Generative Latent Flow
Zhisheng Xiao, Qing Yan, Yali Amit
TL;DR
GLF addresses the challenge of producing high-quality samples with auto-encoder-based generative models by placing a normalizing flow on the latent space to map to Gaussian noise, enabling end-to-end single-stage training. It combines a deterministic encoder–decoder with a bijective latent-space transform, computed via affine coupling blocks, and trains with a joint reconstruction and NLL objective while employing a stop-gradient technique to maintain stable latent representations. Empirically, GLF achieves state-of-the-art AE-based sample quality across MNIST, Fashion-MNIST, CIFAR-10, and CelebA, with faster convergence than competing methods and competitive results relative to GANs. The work clarifies connections to VAEs with flow priors and highlights the practical benefits of the stop-gradient design for reliable, efficient density matching in latent space.
Abstract
In this work, we propose the Generative Latent Flow (GLF), an algorithm for generative modeling of the data distribution.
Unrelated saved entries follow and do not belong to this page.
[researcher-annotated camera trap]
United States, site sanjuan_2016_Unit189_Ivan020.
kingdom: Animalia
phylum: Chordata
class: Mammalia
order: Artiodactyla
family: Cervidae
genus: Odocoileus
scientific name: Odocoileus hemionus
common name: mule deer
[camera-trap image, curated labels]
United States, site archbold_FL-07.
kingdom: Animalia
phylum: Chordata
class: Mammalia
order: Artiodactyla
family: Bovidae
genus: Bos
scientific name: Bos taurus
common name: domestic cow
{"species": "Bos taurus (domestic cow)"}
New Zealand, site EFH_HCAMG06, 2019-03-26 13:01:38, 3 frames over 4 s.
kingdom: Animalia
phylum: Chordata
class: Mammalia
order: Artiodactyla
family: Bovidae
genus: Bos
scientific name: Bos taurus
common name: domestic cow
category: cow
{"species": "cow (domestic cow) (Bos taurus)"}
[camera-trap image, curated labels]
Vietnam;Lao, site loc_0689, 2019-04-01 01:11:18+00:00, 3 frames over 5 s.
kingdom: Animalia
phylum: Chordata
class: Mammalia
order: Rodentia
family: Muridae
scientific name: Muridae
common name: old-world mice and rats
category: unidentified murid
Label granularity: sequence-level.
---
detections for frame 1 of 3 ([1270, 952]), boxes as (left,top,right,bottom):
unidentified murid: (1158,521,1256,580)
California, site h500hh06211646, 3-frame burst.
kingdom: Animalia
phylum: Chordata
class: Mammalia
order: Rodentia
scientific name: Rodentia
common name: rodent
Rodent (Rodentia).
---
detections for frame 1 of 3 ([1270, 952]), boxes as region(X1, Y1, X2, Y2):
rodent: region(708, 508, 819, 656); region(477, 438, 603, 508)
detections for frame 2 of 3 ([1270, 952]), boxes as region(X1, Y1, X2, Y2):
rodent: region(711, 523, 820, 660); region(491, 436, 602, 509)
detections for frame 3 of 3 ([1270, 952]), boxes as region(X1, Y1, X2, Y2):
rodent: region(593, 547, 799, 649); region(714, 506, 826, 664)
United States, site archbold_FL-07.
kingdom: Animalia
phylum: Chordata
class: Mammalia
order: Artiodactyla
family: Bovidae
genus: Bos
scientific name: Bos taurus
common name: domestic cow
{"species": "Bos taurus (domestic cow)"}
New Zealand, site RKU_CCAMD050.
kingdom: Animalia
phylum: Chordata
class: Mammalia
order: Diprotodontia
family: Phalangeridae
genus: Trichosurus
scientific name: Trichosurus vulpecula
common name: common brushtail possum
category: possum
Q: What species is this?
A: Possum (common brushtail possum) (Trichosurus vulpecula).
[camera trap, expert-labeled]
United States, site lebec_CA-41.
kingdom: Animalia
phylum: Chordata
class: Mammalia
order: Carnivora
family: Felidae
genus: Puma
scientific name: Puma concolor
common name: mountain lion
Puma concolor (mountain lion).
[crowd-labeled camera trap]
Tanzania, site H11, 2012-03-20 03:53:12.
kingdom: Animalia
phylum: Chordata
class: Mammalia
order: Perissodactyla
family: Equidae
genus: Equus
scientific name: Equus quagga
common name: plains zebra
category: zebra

GLF uses an Auto-encoder (AE) to learn latent representations of the data, and a normalizing flow to map the distribution of the latent variables to that of simple i.i.d noise. In contrast to some other Auto-encoder based generative models, which use various regularizers that encourage the encoded latent distribution to match the prior distribution, our model explicitly constructs a mapping between these two distributions, leading to better density matching while avoiding over regularizing the latent variables. We compare our model with several related techniques, and show that it has many relative advantages including fast convergence, single stage training and minimal reconstruction trade-off. We also study the relationship between our model and its stochastic counterpart, and show that our model can be viewed as a vanishing noise limit of VAEs with flow prior. Quantitatively, under standardized evaluations, our method achieves state-of-the-art sample quality among AE based models on commonly used datasets, and is competitive with GANs' benchmarks.